### Text extract
Wednesday, October 6, 2010

Interview With Val of Monkeys On The Roof

If you have not yet had the privilege, let me introduce you to Val, of Monkeys On The Roof.  Val publishes her blog from Botswana and the title of said blog is something that actually happens to her - having monkeys on her roof, lions in her courtyard, elephants at a nearby watering hole!  Hard to imagine a setting more exotic than that!  Val has an lovely way with words and gives you a felt sense of what it is like to be in the presence of the awe-inspiring creatures that visit her home and environs.  Val's varied talents include photography, art, and of course, writing.  To enjoy a taste of life in Africa with Val, click on the link provided at the end of this interview.  Val will invite you in for a cuppa and you can enjoy monkeys on the roof, and curious lion cubs peeking in her windows!  I always find myself lusting after her life when I visit her world.  Let's get to know a bit more about Val now:

Val, could you give us a brief overview are who you are, where you live, and current interests or preoccupations? 

I have lived with a highly talented artist for the past twenty five years or so; we live in Botswana but also have a place in the Selati Game Reserve in n/e south africa; we travel between the two depending on seasons, and requirements. interests photography, art, wildlife, writing, travel, friends, books - not necessarily in that order ...


Would you tell us a few things about yourself that you view as strengths?

 I love the earth and the natural world and everything in it. My parents started me on that path and i am deeply thankful for that; I am pretty adaptable i think, which makes travelling easier. I like to avoid broad generalisations about people and take everyone i meet on their own merit ;

How about one weakness?

ok just one then - stubbornness - which makes me press on with things that should have been abandoned long ago

Are you a photographer, writer or painter by profession - or all of the above?

At one stage I was working as a freelance travel writer, then I went into partnership with a friend in a small art gallery in Chobe, Botswana. This was such a steep learning curve that the travel writing fell into disrepair. Whenever i can i splodge away at very amateur watercolours - i love landscapes and the translucence of water colour as a medium.

Have you always lived in Africa?'

no, i was born in Canada, but my parents were English and the family moved back to UK two years after i was born. i lived there until my early twenties when i followed my heart to Africa.


What three things would you like us to know about Botswana?

Botswana's people are generally friendly and calm, they tend to avoid confrontation and aggression, thus were recognised as leading peacekeeping forces with the UN in Africa;


the Okavango Delta in Botswana is the worlds only inland delta - a water wonderland viewed from land or air supporting a wealth of biodiversity beyond the limits of imagination- please lets look after it;


Botswana diamonds are the mainstay of the economy and they are LEGAL - not blood diamonds - IF you are buying diamonds please make sure they come from Botswana!

### Objectives
1. Transcribe the stretch of the interview with Val from "Are you a photographer, writer" through "heart to Africa.".
2. Answer these questions on the interview with Val, one per line:
(a) In which country was Val born?
(b) In what place was the small art gallery that Val ran in partnership with a friend?
(c) Besides Botswana, where else do Val and her partner have a place?

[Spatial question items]

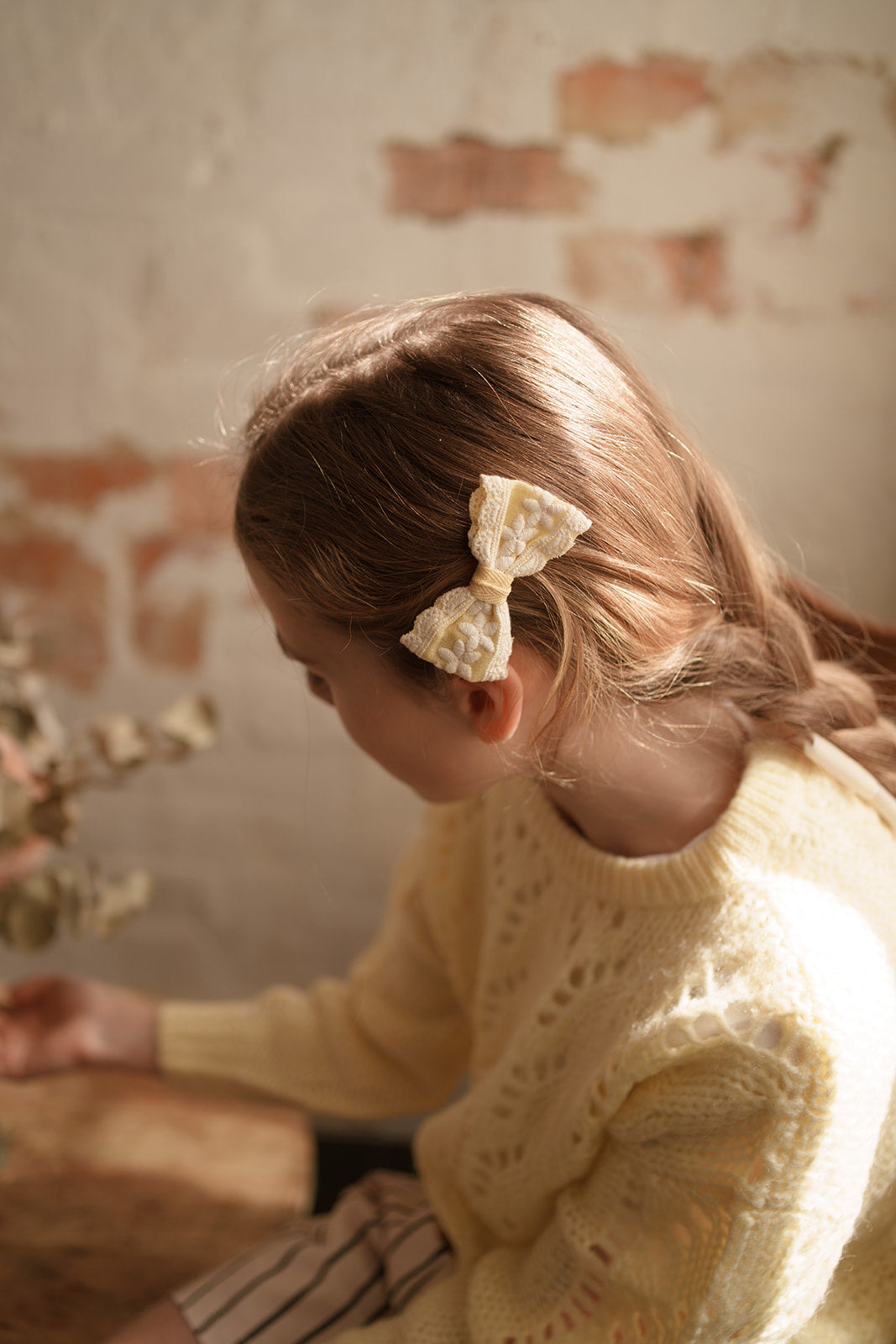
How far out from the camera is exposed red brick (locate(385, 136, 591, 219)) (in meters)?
1.04

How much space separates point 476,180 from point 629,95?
0.18m

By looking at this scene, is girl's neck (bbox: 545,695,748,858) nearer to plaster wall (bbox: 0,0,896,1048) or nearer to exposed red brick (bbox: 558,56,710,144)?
plaster wall (bbox: 0,0,896,1048)

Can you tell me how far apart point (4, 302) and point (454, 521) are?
0.80 m

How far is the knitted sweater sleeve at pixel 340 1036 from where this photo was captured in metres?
0.99

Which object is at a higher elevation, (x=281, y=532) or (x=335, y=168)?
(x=335, y=168)

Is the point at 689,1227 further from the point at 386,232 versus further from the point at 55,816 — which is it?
the point at 386,232

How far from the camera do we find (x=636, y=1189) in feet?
2.20

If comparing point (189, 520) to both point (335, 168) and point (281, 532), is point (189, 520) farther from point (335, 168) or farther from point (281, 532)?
point (281, 532)

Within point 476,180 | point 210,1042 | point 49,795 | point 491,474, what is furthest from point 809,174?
point 210,1042

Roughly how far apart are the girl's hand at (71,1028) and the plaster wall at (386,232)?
1.35ft

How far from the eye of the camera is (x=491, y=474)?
0.58 meters

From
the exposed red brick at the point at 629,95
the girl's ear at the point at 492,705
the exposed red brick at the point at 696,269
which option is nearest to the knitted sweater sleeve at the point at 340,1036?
the girl's ear at the point at 492,705

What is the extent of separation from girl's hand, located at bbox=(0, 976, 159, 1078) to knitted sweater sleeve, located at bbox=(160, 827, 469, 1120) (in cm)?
3

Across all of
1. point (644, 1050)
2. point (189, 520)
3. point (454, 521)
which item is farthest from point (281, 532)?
point (189, 520)
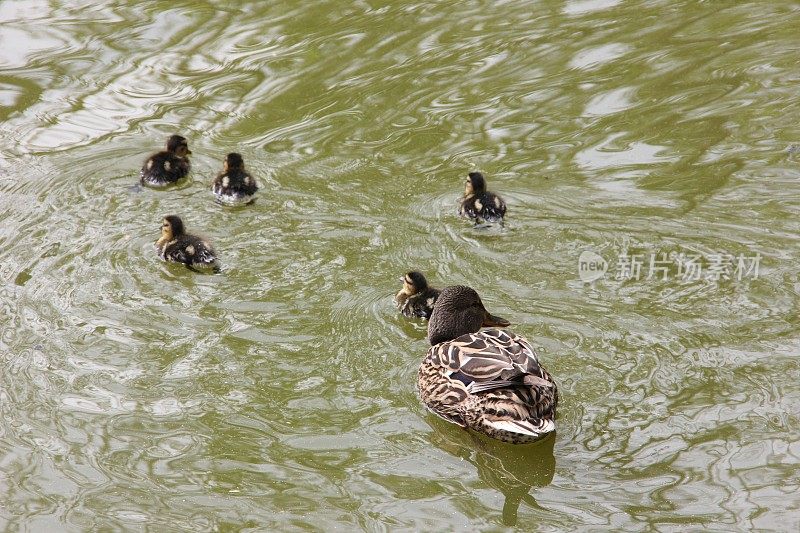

### Answers to the exercises
1.
Are you a photographer, writer or painter by profession - or all of the above?

At one stage I was working as a freelance travel writer, then I went into partnership with a friend in a small art gallery in Chobe, Botswana. This was such a steep learning curve that the travel writing fell into disrepair. Whenever i can i splodge away at very amateur watercolours - i love landscapes and the translucence of water colour as a medium.

Have you always lived in Africa?'

no, i was born in Canada, but my parents were English and the family moved back to UK two years after i was born. i lived there until my early twenties when i followed my heart to Africa.

2.
(a) Canada
(b) Chobe, Botswana
(c) The Selati Game Reserve in northeastern South Africa